Activist-led transportation bond vision adjusted and finalized
Thursday, January 9, 2020 by
Ryan Thornton
The team behind the Wheel Deal, a community-led concept for a 2020 transportation-focused bond, released its final plan Wednesday after making several adjustments to its initial plan based on public input.
While the group sharply cut proposed funding in a number of areas, including the active transportation and improved local bus service components, new estimates for high-capacity light rail and the option to dig a downtown transit tunnel pushed total plan costs up from $4.377 billion to $5.36 billion.
However, the team still expects the proposed bond would cost the typical Austinite less than $1 per day, depending on their individual tax burden.
Residents are expected to vote on what may become Austin’s first high-capacity transit system in November, a necessary move if the city is to quadruple its transit commute share by 2039 as hoped for in the Austin Strategic Mobility Plan. The Wheel Deal includes a particular version of Project Connect, the Capital Metropolitan Transportation Authority’s mass-transit vision, while adding about $845 million for non-transit mobility investments.
At $4.515 billion, the public transit components still make up the bulk of costs. Citing the “newest, low-end official estimate” for light-rail on the high-capacity Orange and Blue lines, the new iteration increases the local cost of the Orange Line from $1.37 billion to $3.177 billion and the Blue Line from $768 million to $1.171 billion. Despite the much higher estimates, the group remains committed to light rail for the Orange Line and for the Blue Line segment between downtown and Austin-Bergstrom International Airport.
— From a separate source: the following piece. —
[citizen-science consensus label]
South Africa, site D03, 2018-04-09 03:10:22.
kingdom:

Capital Metro will present the community with its own recommendations on vehicle type for both high-capacity lines in February or March. As noted in the Wheel Deal rationale for sticking with light rail, the transit agency has made it clear that bus rapid transit may be cheaper and quicker to build but could reach full capacity much sooner than a light rail system.
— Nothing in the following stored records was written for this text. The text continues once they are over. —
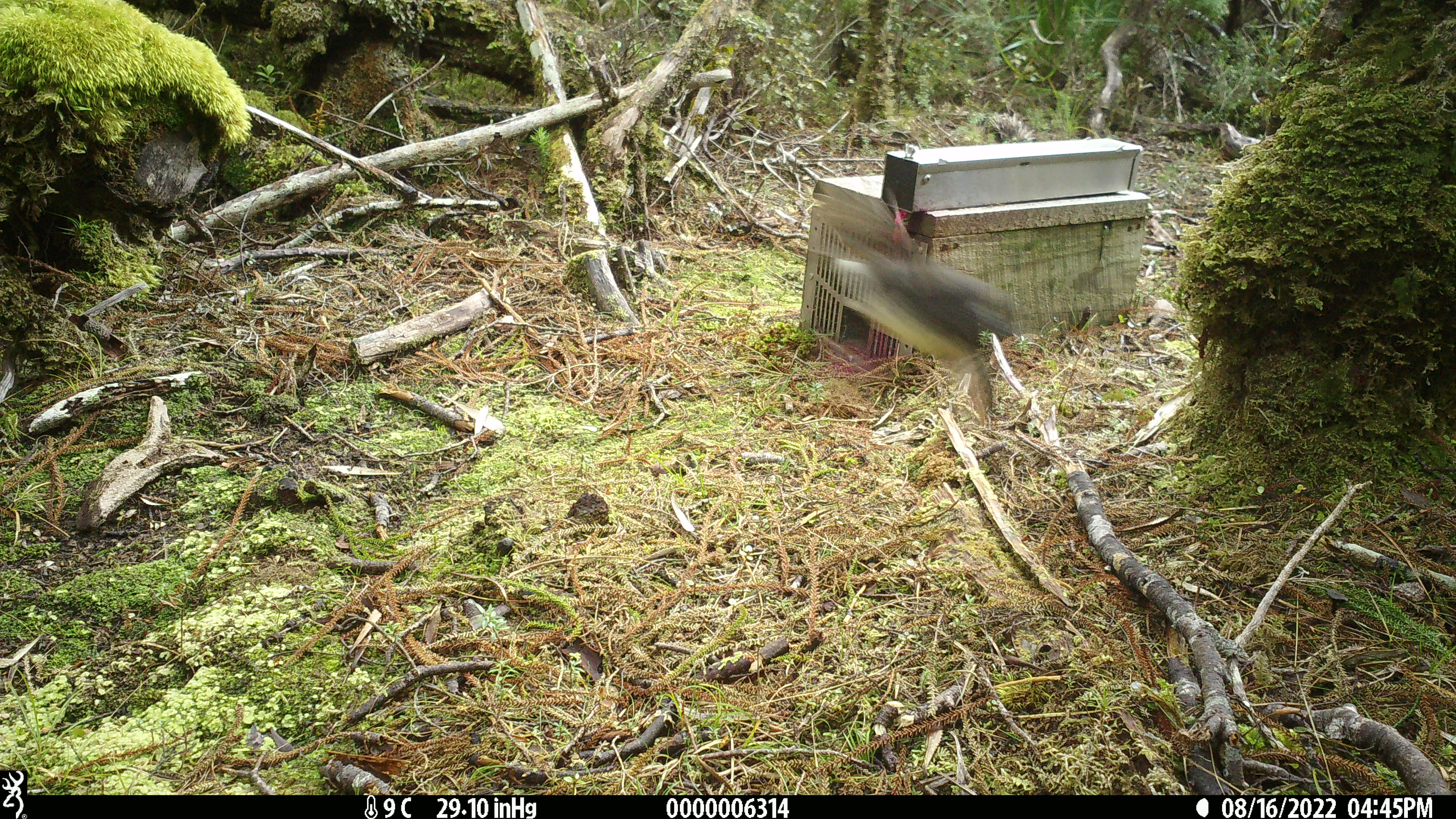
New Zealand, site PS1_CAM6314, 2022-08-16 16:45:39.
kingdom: Animalia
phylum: Chordata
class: Aves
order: Passeriformes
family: Petroicidae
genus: Petroica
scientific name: Petroica australis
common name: new zealand robin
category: robin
Robin (new zealand robin) (Petroica australis).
The higher transit costs are also due to the option for a downtown transit tunnel allowing Orange and Blue lines to run free of vehicle traffic and other surface obstacles through the lower downtown core. The Wheel Deal includes the cheaper of Capital Metro’s two tunnel options, the “little h” design that omits the Blue Line tunnel along Trinity Street from Fourth to 11th streets.
In agreement with several of the comments submitted to the Wheel Deal website, the new plan makes a drastic cut to active transportation funding. The team said this is partially due to new cost estimates but also noted the limited capacity of city departments to make efficient use of sidewalk and bikeway funds. Bikeway funding was reduced from $684 million to $350 million, with sidewalk funding also dropping to $350 million. According to the Wheel Deal site, the new sums are enough to build the missing 166 miles of on-street lanes and urban trails included in the 2014 bicycle master plan and 550 new sidewalk miles.
While the high-capacity transit costs went up, the team said it initially overestimated cost of the MetroRapid network buildout. By reducing the total bus investment from $280 million to $167 million, the updated plan makes room for $18 million in non-MetroRapid bus capital improvements.
Notably, the Wheel Deal plan does not include funding for the 27-mile Green Line commuter rail system envisioned in Project Connect.
The new plan also cut the value capture fund from $595 million to $100 million and split it into two parts. One of the funds will be used to test the practice of strategic land acquisition and the other will be an equity-focused transit-oriented development fund that will be used to secure affordable housing and other amenities near transit stations.
Both the shade and Vision Zero funds were kept at their previous levels of $10 million and $35 million, respectively.
“We’ve improved our plan by listening to community voices,” said Urban Transportation Commissioner Susan Somers. “What we’ve put together is both feasible and transformative. It gives community members and policymakers looking for an ambitious bond proposal an off-the-shelf option that’s shovel-ready.”